Robustness to the choice of coherence metric
As an alternative to the coherence metric, we computed the Pearson correlation coefficient for each pair of 10 s IFP signals and repeated the analyses. The interactome characterized by the Pearson correlation coefficients revealed significant interactions between 182 pairs of Desikan areas. Of these area pairs, 138 (76%) overlapped with the 193 area pairs that showed significant interactions using the coherence metric (Figure 5). The correlation between the interaction matrices calculated using the Pearson metric and the coherence metric was significant (r = 0.27, p = 0.001, n = 138). The correlation between the Pearson metric and the gamma band coherence metric was also significant (r = 0.25, p = 0.003, n = 138). The standard deviation of the Pearson correlation values was comparable to that of the coherence metric. We also found small-world network properties in the Pearson correlation metric (Table S6). The distribution of 182 Pearson correlation coefficients did not deviate from a log-normal distribution (p = 0.71, n = 182, Kolmogorov-Smirnov test), or from a normal distribution (p = 0.36, n = 182, Kolmogorov-Smirnov test). The numbers of significant bipolar pairs and numbers of significant subjects using the Pearson correlation metric was similar to those using the coherence metric. Therefore, the main findings were robust to the choice of the interaction metric.

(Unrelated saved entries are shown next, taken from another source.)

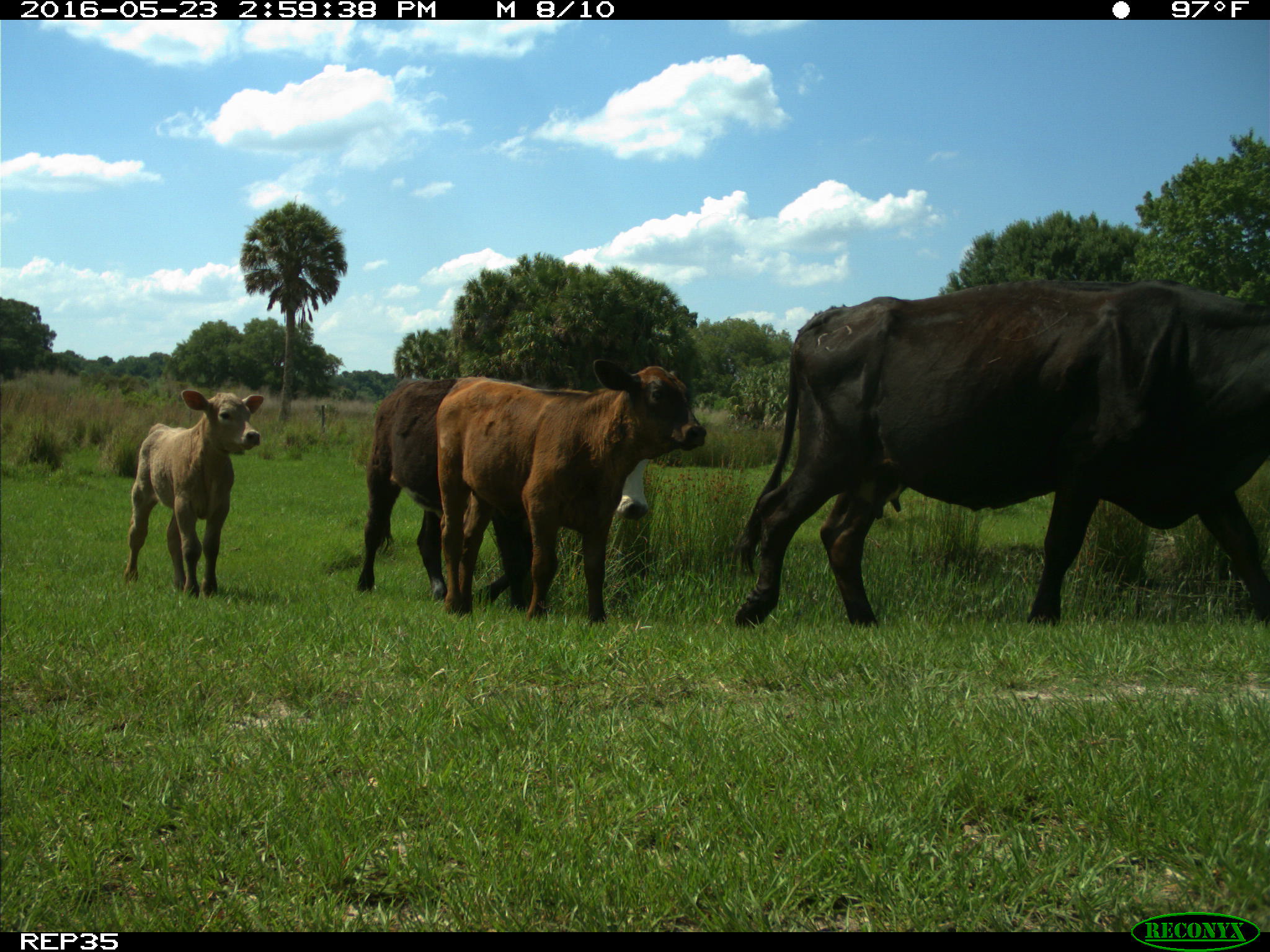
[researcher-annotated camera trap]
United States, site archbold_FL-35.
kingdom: Animalia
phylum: Chordata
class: Mammalia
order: Artiodactyla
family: Bovidae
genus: Bos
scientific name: Bos taurus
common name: domestic cow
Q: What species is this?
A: Bos taurus (domestic cow).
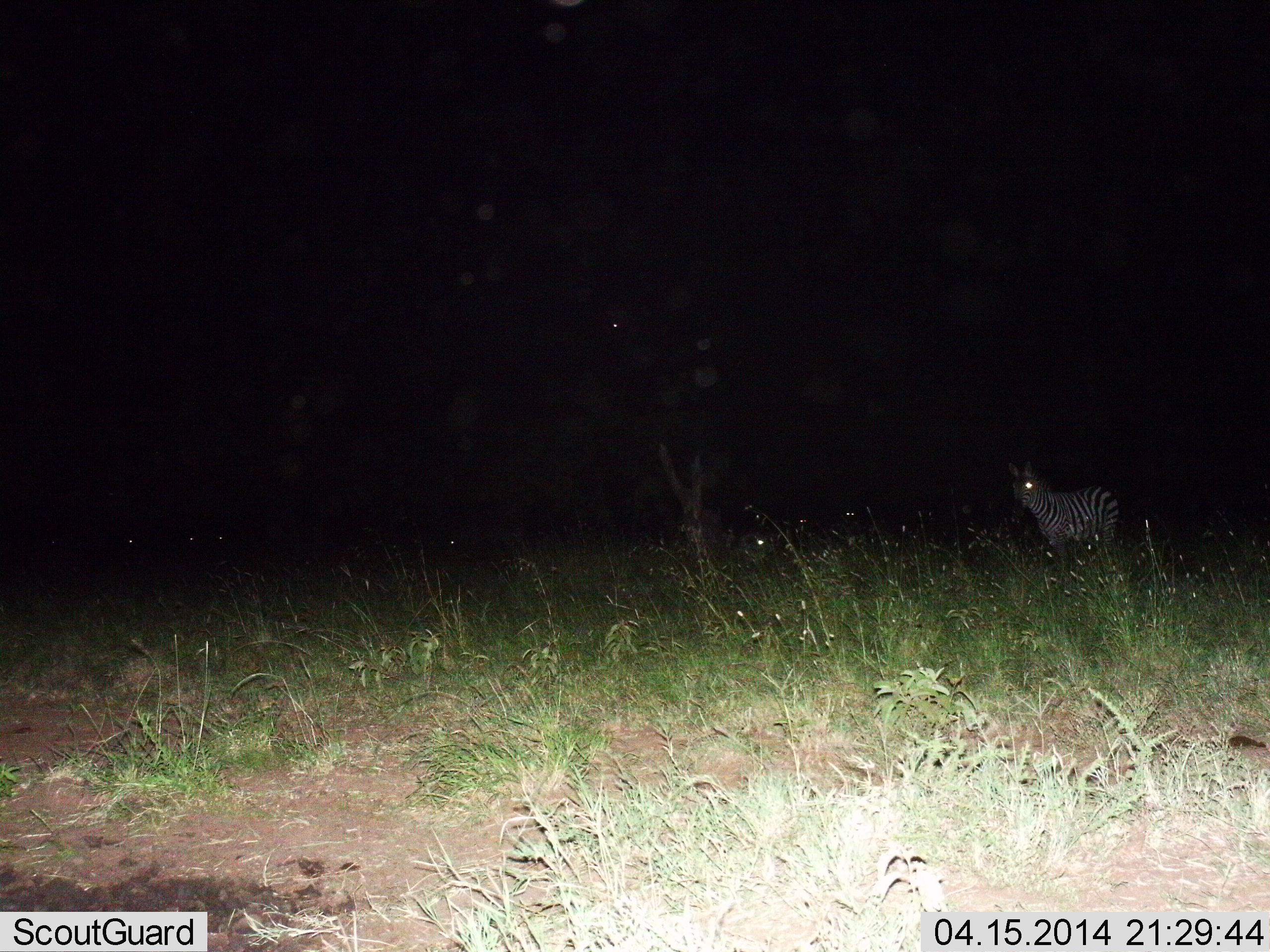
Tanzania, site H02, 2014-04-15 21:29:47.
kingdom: Animalia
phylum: Chordata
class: Mammalia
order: Perissodactyla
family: Equidae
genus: Equus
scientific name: Equus quagga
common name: plains zebra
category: zebra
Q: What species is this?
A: Zebra (plains zebra) (Equus quagga).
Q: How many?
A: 1.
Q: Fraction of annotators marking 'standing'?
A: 100%.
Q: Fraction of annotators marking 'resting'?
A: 0%.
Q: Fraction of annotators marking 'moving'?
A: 0%.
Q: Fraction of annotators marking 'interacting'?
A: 0%.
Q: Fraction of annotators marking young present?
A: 0%.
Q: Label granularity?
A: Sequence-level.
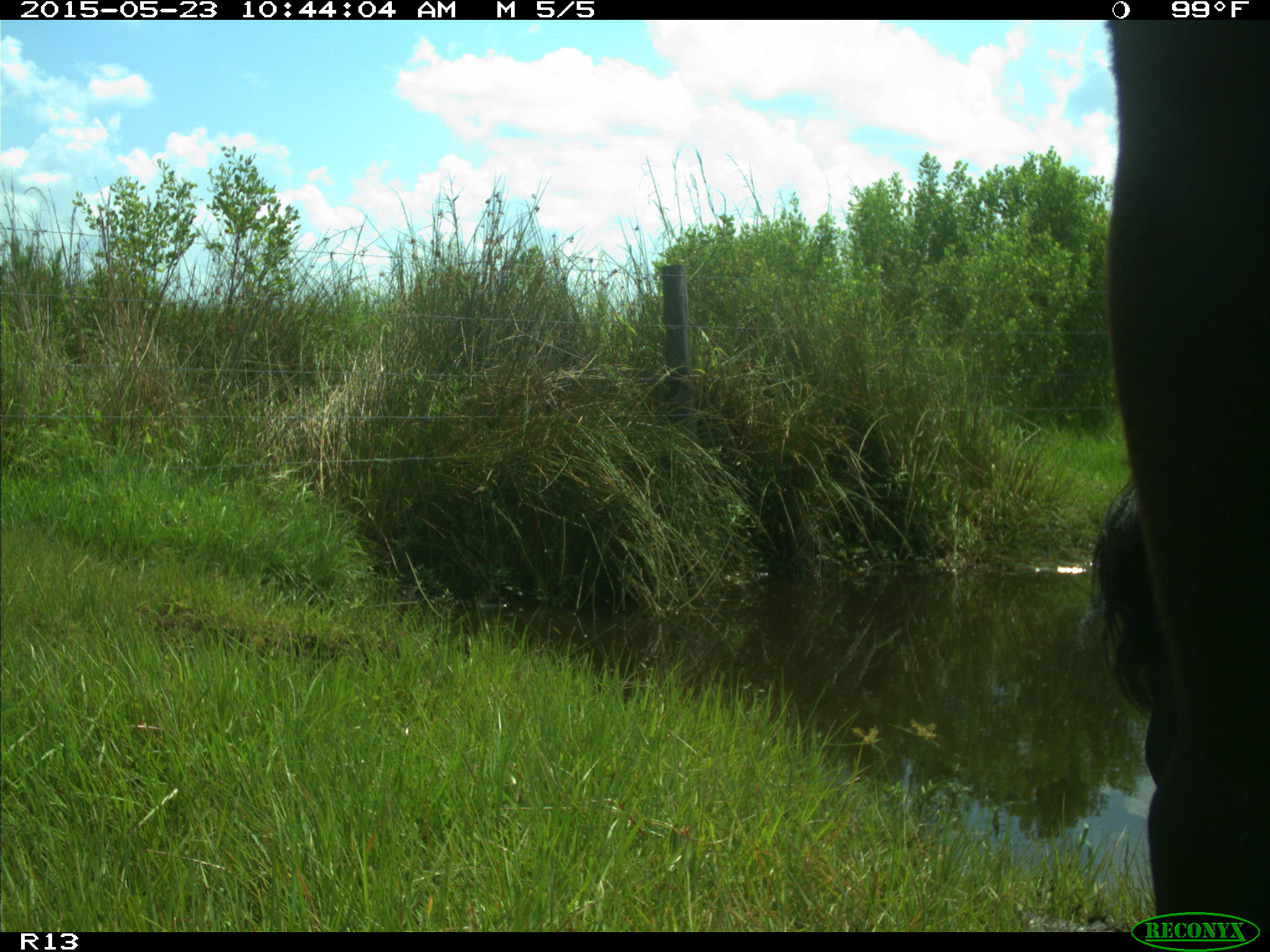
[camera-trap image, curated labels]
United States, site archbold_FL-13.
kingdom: Animalia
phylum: Chordata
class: Mammalia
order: Artiodactyla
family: Bovidae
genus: Bos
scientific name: Bos taurus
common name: domestic cow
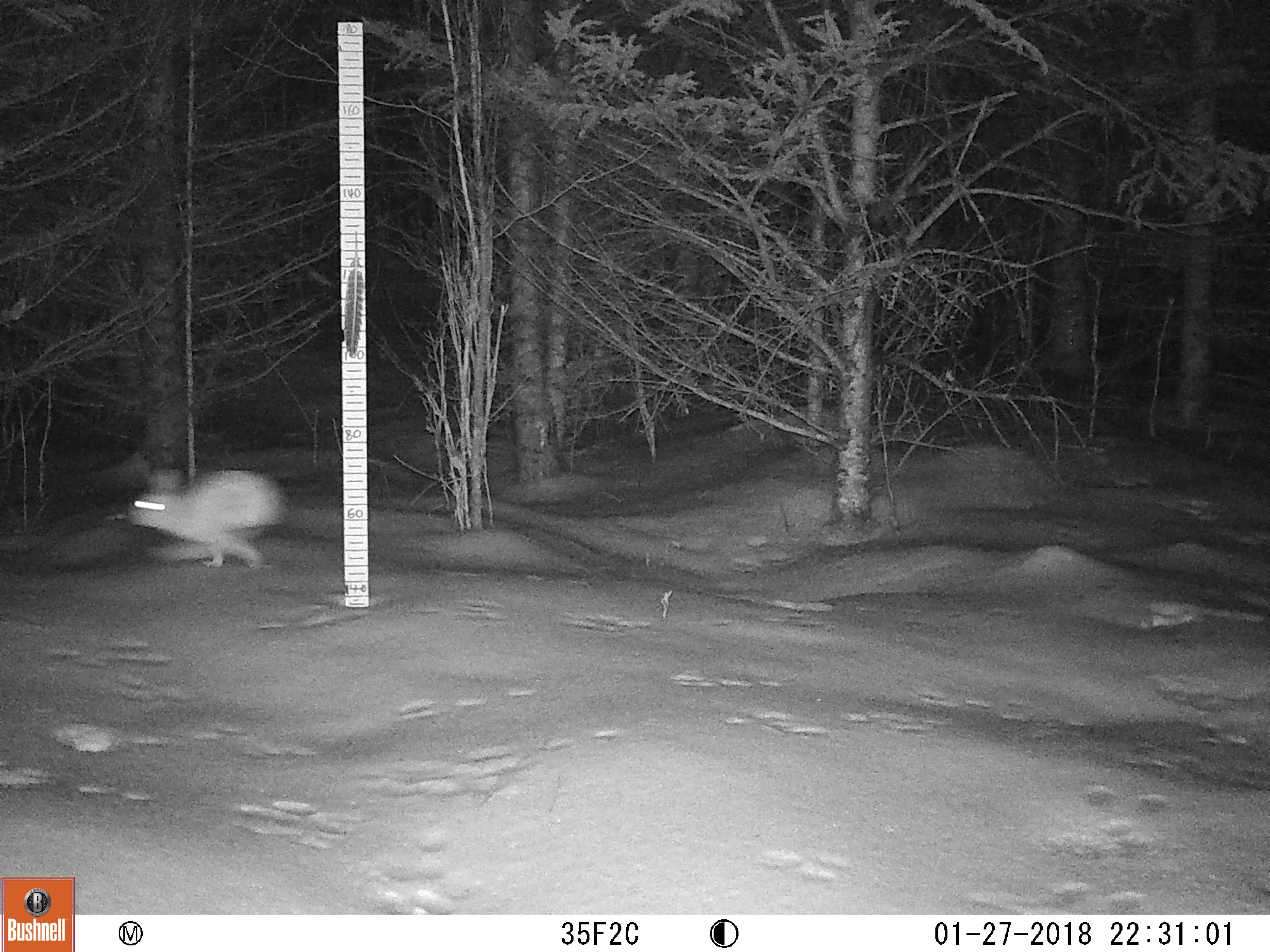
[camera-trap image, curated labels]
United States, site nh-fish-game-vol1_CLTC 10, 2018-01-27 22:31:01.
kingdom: Animalia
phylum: Chordata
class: Mammalia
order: Lagomorpha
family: Leporidae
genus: Lepus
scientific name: Lepus americanus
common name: snowshoe hare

Small-world graph analysis statistics
We compared the characteristic path length L and the clustering coefficient C of physiological interaction networks (Figure 6A) with two classes of null-hypotheses networks: (i) random network, assuming that the network arose from a random edge assignment (Figure 6B), and (ii) lattice network, assuming that the network arose from a regular lattice edge assignment (Figure 6C)(Watts and Strogatz, 1998). Random and regular lattice networks were generated as described in (Muldoon et al., 2016). Randomization was performed by preserving weights from the edges of the original network. Additional networks were randomly initialized with the same number of edges and non-edges, where the order was determined by random permutation (randperm MATLAB function). To compute network indices, 10,000 random networks were generated to estimate confidence intervals. The same procedure was repeated for the macaque monkey interaction network (Figure S8A), with corresponding constructions of the random network (Figure S8B) and the lattice network (Figure S8C).Lattice networks were generated while preserving coherence weights from the original networks. Network edge weights were sorted in descending order to prioritize assigning higher weights closer to the lattice center. The innermost radius was filled first, containing n edges across n nodes. The initial network was the ring network where all nodes were connected to every other node via one circular path. The order of weights for filling the ring was determined by random permutation using the n highest weights. Following this construction, the next innermost radius was filled containing up to n edges with the n next highest edge weights. These edges connected every node to its second-neighboring node. The procedure was repeated until all edge weights had been depleted. The final assignment at level k required the random permutation of mod(m,k) weights, where m is the total number of edges in the network. Randomization was performed k times, with either n or mod(m,k) number of elements per batch. The lowest edge weight from each batch was greater than or equal to the highest edge weight from the next batch.For each network graph, we created the random and lattice null network models and calculated the respective L, L, C, and C values. We sampled the random and lattice graphs with 10,000 initializations (Tables S4 and S6).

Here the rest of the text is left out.